All companies that operate on profit maintain income statements that record financial information. The income statement shows the total income the company receives from the sales of goods/services, the expenses that are incurred during the period of financial reporting, and the profit that is made for that period. The two figures sales and revenue are both present in a company’s income statement. These terms are usually confused to be the same thing, and their subtle differences make them even harder to differentiate. The following article provides a clear overview of both, with explanations on how each is calculated. 

Sales

Sales refer to the total value of goods and services sold by a business. A company that sells units of items will calculate its sales by taking the total number of units sold multiplied by the selling price of the product. A service firm, on the other hand, will calculate revenue by either taking into account the number of hours/number of projects/number of policies sold, etc.

The sales for a service provider firm will be harder to value since the value of the service provided may vary, whereas the sales for an organization that sells products are easier to value since sales is then the total selling price of the units of goods sold.
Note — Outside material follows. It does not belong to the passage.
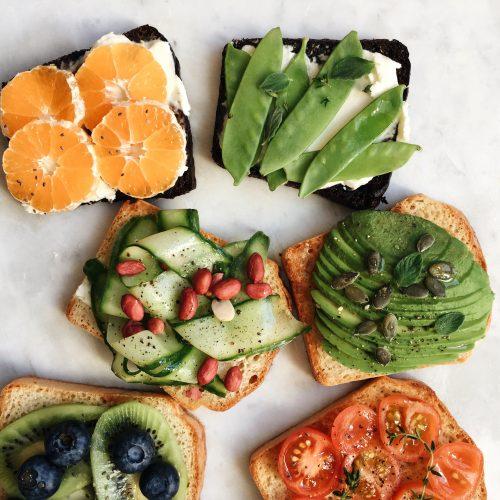 DietéticaLa dietética se basa en la prevención y sanación de las enfermedades o la eliminación de sus síntomas a través de los alimentos que ingerimos o eliminamos de la dieta.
In this context, a total sales figure will not take into account any discounts given on sales or the value of returned goods.

For example, if a company that sells laptops sells 10 laptops at $800, the sales value will be $8000. Even if, one of those laptops were returned, the total sales will remain 8000, but the net sales figure, which is derived after any returns or discounts are deducted from the total sales, will represent the true value of the company’s sales. So in this case, net sales would be [total sales ($8000) – returns ($800) = Net sales ($7200)]. 

Revenue

Revenue, on the other hand, refers to the total income that a firm receives including its sales income. A business may have many other forms of income besides the sales revenue that it receives. For example, some firms make other investments from the funds that they have like investing them in stocks, bonds and other investment vehicles. Companies also receive licensing income and interest income from debts. However, it must be noted that it is possible for a firm to have equal sales and revenues. This will occur when the firm in question does not have other forms of income besides its sales income. Just as net income, net revenue refers to revenue that’s left over once any discounts/returns/deductions are made. 

Sales vs Revenue

Sales and revenue are very similar to each other in that both refer to income that is received by a firm. Sales revenue is a part of a company’s total revenue and increasing a company’s revenue, sales, and other is the priority of any business operating on profit. For the healthy operation and survival of any business, it is important to closely monitor both revenue and sales. A company will always strive to increase their total revenue and minimize their expenditure so that they can enjoy higher levels of profitability. For businesses focused mainly on selling their goods and services, keeping close track of the sales revenue will be essential to ensure continued profitability and growth.

Summary:

Difference Between Sales and Revenue

• Sales and revenue are very similar to each other in that both refer to income that is received by a firm.

• The sales for a service provider firm will be harder to value since the value of the service provided may vary, whereas the sales for an organization that sells products are easier to value since sales is the total selling price of the units of goods sold.

• Revenue, on the other hand, refers to the total income that a firm receives including its sales income.